Kucintai
Bahasamu
Akh…, Sederet kata
baku itu mulai membuatku pusing bukan kepalang. Naskah yang sudah berbulan –
bulan kususun rapi, berjibaku pada terik dan dini yang melelahkan tercoret tak
bermakna. Pupus!!!! Letihku kian menjadi, bola mataku kian dalam dan kelopak
mataku kian menghitam karena bergadang.
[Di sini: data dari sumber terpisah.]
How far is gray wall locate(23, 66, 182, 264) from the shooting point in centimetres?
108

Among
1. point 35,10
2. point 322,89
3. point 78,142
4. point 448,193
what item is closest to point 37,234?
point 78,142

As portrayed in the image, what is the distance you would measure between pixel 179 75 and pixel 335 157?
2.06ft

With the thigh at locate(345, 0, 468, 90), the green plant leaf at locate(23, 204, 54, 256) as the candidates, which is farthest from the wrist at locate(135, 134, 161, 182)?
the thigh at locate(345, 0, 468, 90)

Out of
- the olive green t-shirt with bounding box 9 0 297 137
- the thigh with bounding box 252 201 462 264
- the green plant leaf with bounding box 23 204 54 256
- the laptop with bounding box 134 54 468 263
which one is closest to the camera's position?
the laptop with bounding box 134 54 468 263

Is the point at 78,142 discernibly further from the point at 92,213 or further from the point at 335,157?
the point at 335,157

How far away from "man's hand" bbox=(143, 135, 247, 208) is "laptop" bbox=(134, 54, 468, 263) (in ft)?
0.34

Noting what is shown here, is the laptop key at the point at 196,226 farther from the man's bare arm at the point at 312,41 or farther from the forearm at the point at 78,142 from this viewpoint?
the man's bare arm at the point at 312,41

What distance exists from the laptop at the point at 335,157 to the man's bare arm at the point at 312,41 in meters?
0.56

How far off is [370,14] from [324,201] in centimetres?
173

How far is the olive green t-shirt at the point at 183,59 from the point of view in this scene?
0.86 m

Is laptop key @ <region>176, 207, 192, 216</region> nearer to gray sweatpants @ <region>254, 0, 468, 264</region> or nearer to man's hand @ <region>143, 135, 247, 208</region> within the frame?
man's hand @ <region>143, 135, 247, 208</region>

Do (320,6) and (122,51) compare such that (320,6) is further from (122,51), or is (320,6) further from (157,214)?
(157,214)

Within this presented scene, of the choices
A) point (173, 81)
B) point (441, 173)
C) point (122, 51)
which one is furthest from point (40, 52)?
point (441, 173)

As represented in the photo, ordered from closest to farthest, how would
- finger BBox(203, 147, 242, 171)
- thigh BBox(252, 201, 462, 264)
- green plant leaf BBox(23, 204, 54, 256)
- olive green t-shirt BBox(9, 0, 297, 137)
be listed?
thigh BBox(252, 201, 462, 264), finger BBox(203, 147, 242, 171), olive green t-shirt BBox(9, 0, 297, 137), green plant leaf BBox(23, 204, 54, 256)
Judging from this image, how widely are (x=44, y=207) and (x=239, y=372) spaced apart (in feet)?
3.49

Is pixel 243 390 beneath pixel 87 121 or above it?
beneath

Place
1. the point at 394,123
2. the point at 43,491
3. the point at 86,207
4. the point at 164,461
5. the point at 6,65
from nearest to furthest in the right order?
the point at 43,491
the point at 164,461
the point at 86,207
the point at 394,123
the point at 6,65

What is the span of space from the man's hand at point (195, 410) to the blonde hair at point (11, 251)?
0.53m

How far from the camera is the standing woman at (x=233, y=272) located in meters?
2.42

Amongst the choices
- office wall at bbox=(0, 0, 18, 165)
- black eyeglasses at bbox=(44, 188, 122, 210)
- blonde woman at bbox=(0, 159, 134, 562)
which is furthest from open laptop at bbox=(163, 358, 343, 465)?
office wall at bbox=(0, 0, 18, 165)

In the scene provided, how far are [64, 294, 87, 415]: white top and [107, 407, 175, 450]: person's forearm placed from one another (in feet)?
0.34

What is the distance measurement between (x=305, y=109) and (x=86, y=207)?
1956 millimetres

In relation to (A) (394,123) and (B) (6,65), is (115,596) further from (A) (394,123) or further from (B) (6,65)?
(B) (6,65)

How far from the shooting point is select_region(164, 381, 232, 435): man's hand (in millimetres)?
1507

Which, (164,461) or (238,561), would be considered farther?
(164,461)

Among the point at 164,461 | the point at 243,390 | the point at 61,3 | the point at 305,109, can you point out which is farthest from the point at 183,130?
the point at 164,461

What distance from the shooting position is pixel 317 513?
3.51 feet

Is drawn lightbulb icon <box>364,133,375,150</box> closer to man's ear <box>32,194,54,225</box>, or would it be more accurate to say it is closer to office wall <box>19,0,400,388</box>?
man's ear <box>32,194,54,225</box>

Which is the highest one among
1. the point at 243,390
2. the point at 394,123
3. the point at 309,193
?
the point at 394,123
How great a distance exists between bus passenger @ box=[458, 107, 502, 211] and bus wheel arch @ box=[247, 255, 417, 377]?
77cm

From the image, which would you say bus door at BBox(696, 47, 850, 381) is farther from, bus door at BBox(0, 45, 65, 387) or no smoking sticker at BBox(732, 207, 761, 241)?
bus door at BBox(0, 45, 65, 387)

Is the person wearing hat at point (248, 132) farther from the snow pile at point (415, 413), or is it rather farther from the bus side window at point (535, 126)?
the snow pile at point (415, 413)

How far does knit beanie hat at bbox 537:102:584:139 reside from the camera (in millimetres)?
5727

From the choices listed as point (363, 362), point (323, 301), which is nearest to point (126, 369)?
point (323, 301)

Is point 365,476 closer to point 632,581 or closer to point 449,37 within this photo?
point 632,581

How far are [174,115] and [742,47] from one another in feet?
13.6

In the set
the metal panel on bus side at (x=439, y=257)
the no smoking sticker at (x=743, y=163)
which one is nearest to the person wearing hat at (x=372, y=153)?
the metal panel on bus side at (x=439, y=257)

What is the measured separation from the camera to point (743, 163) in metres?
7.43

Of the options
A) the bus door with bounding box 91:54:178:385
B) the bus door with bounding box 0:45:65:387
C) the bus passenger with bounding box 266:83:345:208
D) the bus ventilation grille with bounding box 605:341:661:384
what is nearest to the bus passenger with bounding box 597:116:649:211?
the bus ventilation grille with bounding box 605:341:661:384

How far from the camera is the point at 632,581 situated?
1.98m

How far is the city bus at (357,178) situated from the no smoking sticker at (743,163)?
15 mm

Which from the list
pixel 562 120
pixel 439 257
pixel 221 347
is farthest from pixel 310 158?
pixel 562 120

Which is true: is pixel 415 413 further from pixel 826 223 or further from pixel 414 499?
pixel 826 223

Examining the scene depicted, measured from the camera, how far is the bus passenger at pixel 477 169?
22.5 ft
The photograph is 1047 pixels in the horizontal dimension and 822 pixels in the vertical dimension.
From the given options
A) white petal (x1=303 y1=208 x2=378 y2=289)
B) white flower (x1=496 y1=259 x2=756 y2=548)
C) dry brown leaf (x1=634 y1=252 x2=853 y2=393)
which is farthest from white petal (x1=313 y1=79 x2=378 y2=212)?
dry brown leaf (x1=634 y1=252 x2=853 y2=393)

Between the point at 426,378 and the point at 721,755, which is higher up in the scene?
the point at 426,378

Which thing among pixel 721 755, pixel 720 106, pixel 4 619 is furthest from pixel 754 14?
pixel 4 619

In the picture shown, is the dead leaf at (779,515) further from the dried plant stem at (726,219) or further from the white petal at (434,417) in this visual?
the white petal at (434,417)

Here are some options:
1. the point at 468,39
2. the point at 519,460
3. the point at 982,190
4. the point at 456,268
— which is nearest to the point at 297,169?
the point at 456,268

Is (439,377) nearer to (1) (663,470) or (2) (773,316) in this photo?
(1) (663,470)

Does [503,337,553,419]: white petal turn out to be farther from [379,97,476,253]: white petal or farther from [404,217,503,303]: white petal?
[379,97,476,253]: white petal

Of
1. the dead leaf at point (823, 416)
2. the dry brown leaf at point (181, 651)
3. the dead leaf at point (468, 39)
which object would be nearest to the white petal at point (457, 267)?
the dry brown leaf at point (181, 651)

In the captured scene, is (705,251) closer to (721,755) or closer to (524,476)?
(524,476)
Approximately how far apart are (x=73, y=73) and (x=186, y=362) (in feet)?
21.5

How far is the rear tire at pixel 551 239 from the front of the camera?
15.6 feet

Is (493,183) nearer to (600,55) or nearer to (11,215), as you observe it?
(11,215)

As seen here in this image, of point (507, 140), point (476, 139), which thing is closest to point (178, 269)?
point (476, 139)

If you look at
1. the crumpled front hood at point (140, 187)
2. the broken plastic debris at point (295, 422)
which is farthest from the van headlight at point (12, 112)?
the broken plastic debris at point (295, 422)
Aku seolah tengah berada pada titik nol
saat ini, dimana sudah tak ada lagi ide atau apalah yang seharusnya ada karena
setidaknya hari ini harus fix dan besok pagi kami harus mengirim karya ilmiah
yang sudah kurampungkan semenjak 3 bulan lalu, hanya saja tulisan ini terus
saja mengganjalku. “Semuanya harus baku Anakda“. Ibu Animar dan pak Syamsul
Wathoni selaku Pembina kepenulisan terus menggrayangiku dengan kata baku EYD.
“Boulsit,
aku tak peduli kata baku itu apalagi EYD berdasarkan KBBI“ gerutuku dalam hati.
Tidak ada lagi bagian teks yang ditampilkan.